ということで、今日は久しぶりにわが家のダウンちゃんの話を書く。

ダウン症の最大の特徴は発達が遅いこと。だからトピックが少なくて、ここで進化?を書こうと思ってもあまり変化はない。

とはいえ、人様に読んでもらうほどの進化ではなくても、当事者にとっては結構大きく進歩している部分もある。親としてはノロさにいらつきながらも嬉しいし、励みになる。

次に誕生日が来れば5歳になるのだが、相変わらず話さない。いや、本人は話しているつもりだ。私の携帯電話もスキをみせるとイジリ倒される。いつまでも会話のフリをモゴモゴしている。電話ごっこだ。

「ウンウン」と「バイバイ」ははっきり口にしているが、あとはウニャウニャ言ってるだけだ。

ダウン症の子どもの言語発達は遅いのが普通だが、発声は遅れていても言語の理解自体は進んでいる。絵本に描かれたものを指さし、それが何であるかはたいてい理解している。親兄弟にしか分からない音声だが、確実にその対象物の名称を発声している。トテトはポテト、アーペンはラーメンを意味するのだが、私が苦手とするフランス語よりは充分解読可能だ。

先日、生後間もない頃から2歳になるまでお世話になった某大学病院でのダウン症専門の赤ちゃん体操に出かけていき、OBとしてダウン症の後輩達に希望の光?を振りまいてきたらしい。キチンとした姿勢で立って、しっかりとした歩調でずんずん歩く姿だけで、生後間もないダウンちゃん達には希望を持ってもらえる。調子に乗って踊ったりしたらしい。図に乗るところは誰に似たのだろう。

私自身、この集いを初めて見に行った時、キチンと椅子に座ってニコニコ幸せそうにしている2歳ぐらいのダウンちゃんの姿に大いに勇気づけられた。生まれて間もない頃は、情報に乏しく八方ふさがりだったから、この手の集いのおかげで随分と助けられた。
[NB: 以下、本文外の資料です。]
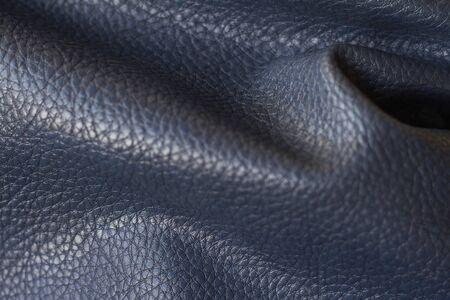 Closeup natural qualitative blue leather texture, selective focus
いっぱしの先輩になったウチのチビが、後に続く困惑状態の人達に少しでも役に立てるなら嬉しい。そう考えるとわが家のダウンちゃんは、ボケッと生きている私なんかより真っ当な使命を帯びて生きているのかもしれない。ちょっと綺麗事みたいだが、そう思うようにする。

ダウン症の子どもにとって先天的に性根の優しい性格は共通しているようで、同じ支援学校に通うお仲間も総じてポワンとした気分にさせてくれる。
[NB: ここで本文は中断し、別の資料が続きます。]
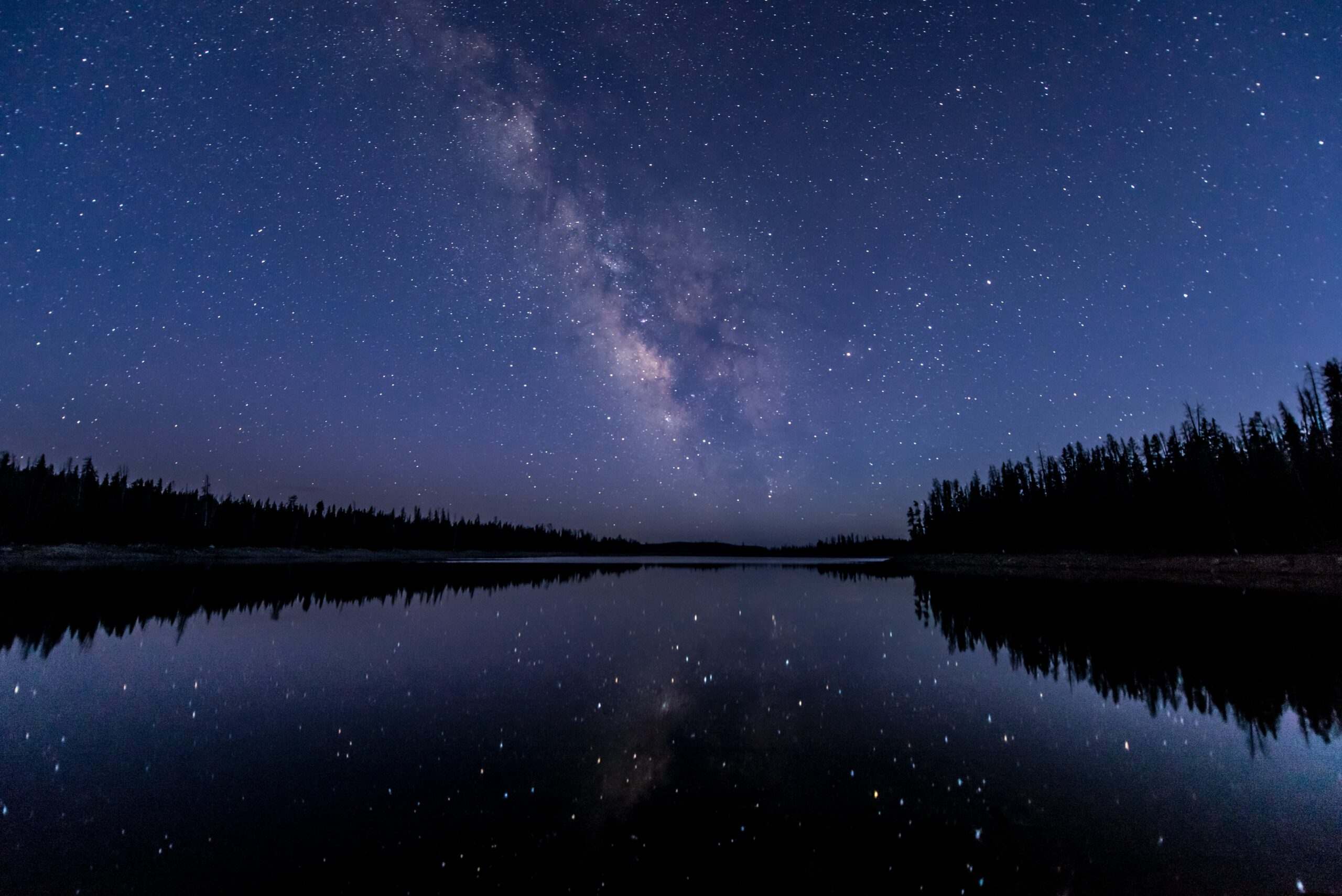 A night sky above a river and forest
先日、わが家のチビと二人で散歩に出かけた。ヤツは広い緑地公園で縦横無尽に探索に励む。落ちているゴミでも平気で手に取る危なっかしさには参る。葉っぱをちぎったり、カラスを追い回したり、蜘蛛の巣に手を突っ込んだり結構チャレンジャーだ。そう書くと微笑ましい親子のひと時のようだが、実際は戦争状態だ。汗だくになる。私にとってのメリットは運動不足解消だけである

知らない人に勝手に手を振って愛想を振りまくのも困る。不思議と喜んで応えてくれそうな人に手を振っているようにも見える。変なテレパシー能力でもあるのだろうか。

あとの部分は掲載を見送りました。